Exercise description:
Each line below should be repeated exactly as written, with no pictures carried over.

Stored data entries:
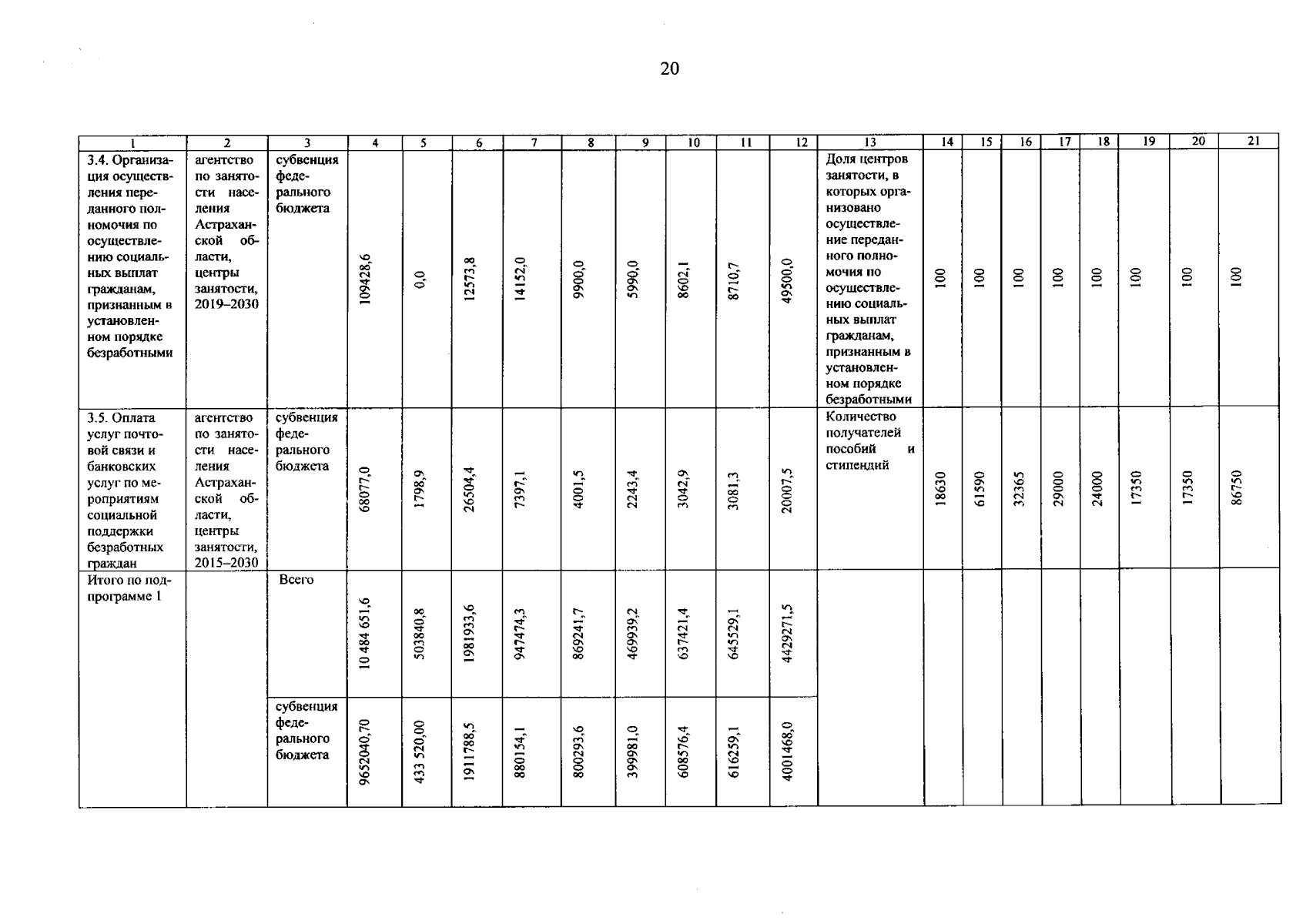 20

| 1 | 2 | 3 | 4 | 5 | 6 | 7 | 8 | 9 | 10 | 11 | 12 | 13 | 14 | 15 | 16 | 17 | 18 | 19 | 20 | 21 |
|---|---|---|---|---|---|---|---|---|---|---|---|---|---|---|---|---|---|---|---|---|
| 3.4. Организация осуществления переданного полномочия по осуществлению социальных выплат гражданам, признанным в установленном порядке безработными | агентство по занятости населения Астраханской области, центры занятости, 2019–2030 | субвенция федерального бюджета | 109428,6 | 0,0 | 12573,8 | 14152,0 | 9900,0 | 5990,0 | 8602,1 | 8710,7 | 49500,0 | Доля центров занятости, в которых организовано осуществление переданного полномочия по осуществлению социальных выплат гражданам, признанным в установленном порядке безработными | 100 | 100 | 100 | 100 | 100 | 100 | 100 | 100 |
| 3.5. Оплата услуг почтовой связи и банковских услуг по мероприятиям социальной поддержки безработных граждан | агентство по занятости населения Астраханской области, центры занятости, 2015–2030 | субвенция федерального бюджета | 68077,0 | 1798,9 | 26504,4 | 7397,1 | 4001,5 | 2243,4 | 3042,9 | 3081,3 | 20007,5 | Количество получателей пособий и стипендий | 18630 | 61590 | 32365 | 29000 | 24000 | 17350 | 17350 | 86750 |
| Итого по подпрограмме 1 | | Всего | 10 484 651,6 | 503840,8 | 1981933,6 | 947474,3 | 869241,7 | 469939,2 | 637421,4 | 645529,1 | 4429271,5 | | | | | | | | | |
| | | субвенция федерального бюджета | 9652040,70 | 433 520,00 | 1911788,5 | 880154,1 | 800293,6 | 399981,0 | 608576,4 | 616259,1 | 4001468,0 | | | | | | | | | |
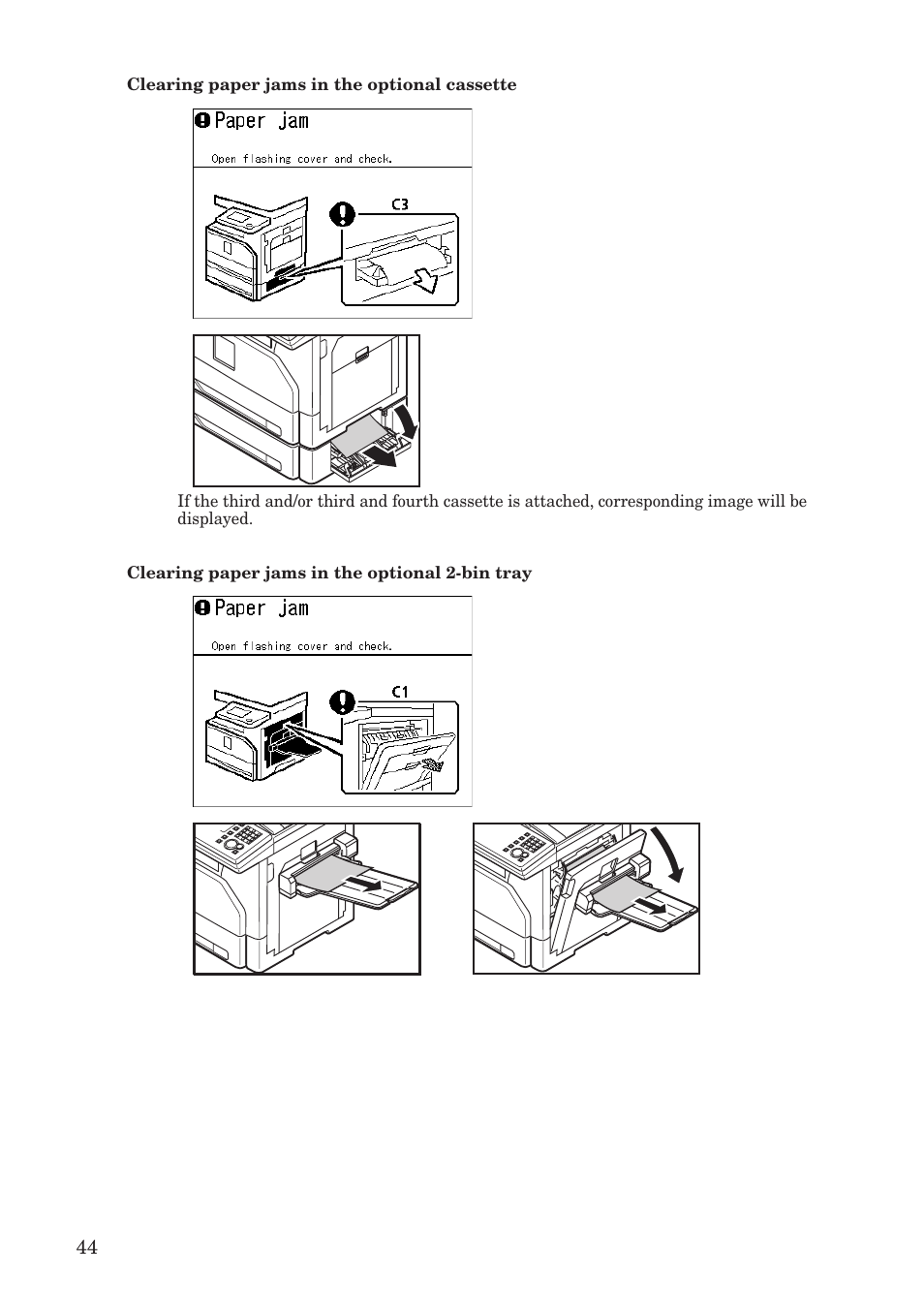 Clearing paper jams in the optional cassette

Paper jam

Open flashing cover and check.

C3

If the third and/or third and fourth cassette is attached, corresponding image will be displayed.

Clearing paper jams in the optional 2-bin tray

Paper jam

Open flashing cover and check.

C1

44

Response box:
 20

| 1 | 2 | 3 | 4 | 5 | 6 | 7 | 8 | 9 | 10 | 11 | 12 | 13 | 14 | 15 | 16 | 17 | 18 | 19 | 20 | 21 |
|---|---|---|---|---|---|---|---|---|---|---|---|---|---|---|---|---|---|---|---|---|
| 3.4. Организация осуществления переданного полномочия по осуществлению социальных выплат гражданам, признанным в установленном порядке безработными | агентство по занятости населения Астраханской области, центры занятости, 2019–2030 | субвенция федерального бюджета | 109428,6 | 0,0 | 12573,8 | 14152,0 | 9900,0 | 5990,0 | 8602,1 | 8710,7 | 49500,0 | Доля центров занятости, в которых организовано осуществление переданного полномочия по осуществлению социальных выплат гражданам, признанным в установленном порядке безработными | 100 | 100 | 100 | 100 | 100 | 100 | 100 | 100 |
| 3.5. Оплата услуг почтовой связи и банковских услуг по мероприятиям социальной поддержки безработных граждан | агентство по занятости населения Астраханской области, центры занятости, 2015–2030 | субвенция федерального бюджета | 68077,0 | 1798,9 | 26504,4 | 7397,1 | 4001,5 | 2243,4 | 3042,9 | 3081,3 | 20007,5 | Количество получателей пособий и стипендий | 18630 | 61590 | 32365 | 29000 | 24000 | 17350 | 17350 | 86750 |
| Итого по подпрограмме 1 | | Всего | 10 484 651,6 | 503840,8 | 1981933,6 | 947474,3 | 869241,7 | 469939,2 | 637421,4 | 645529,1 | 4429271,5 | | | | | | | | | |
| | | субвенция федерального бюджета | 9652040,70 | 433 520,00 | 1911788,5 | 880154,1 | 800293,6 | 399981,0 | 608576,4 | 616259,1 | 4001468,0 | | | | | | | | | |
 Clearing paper jams in the optional cassette

Paper jam

Open flashing cover and check.

C3

If the third and/or third and fourth cassette is attached, corresponding image will be displayed.

Clearing paper jams in the optional 2-bin tray

Paper jam

Open flashing cover and check.

C1

44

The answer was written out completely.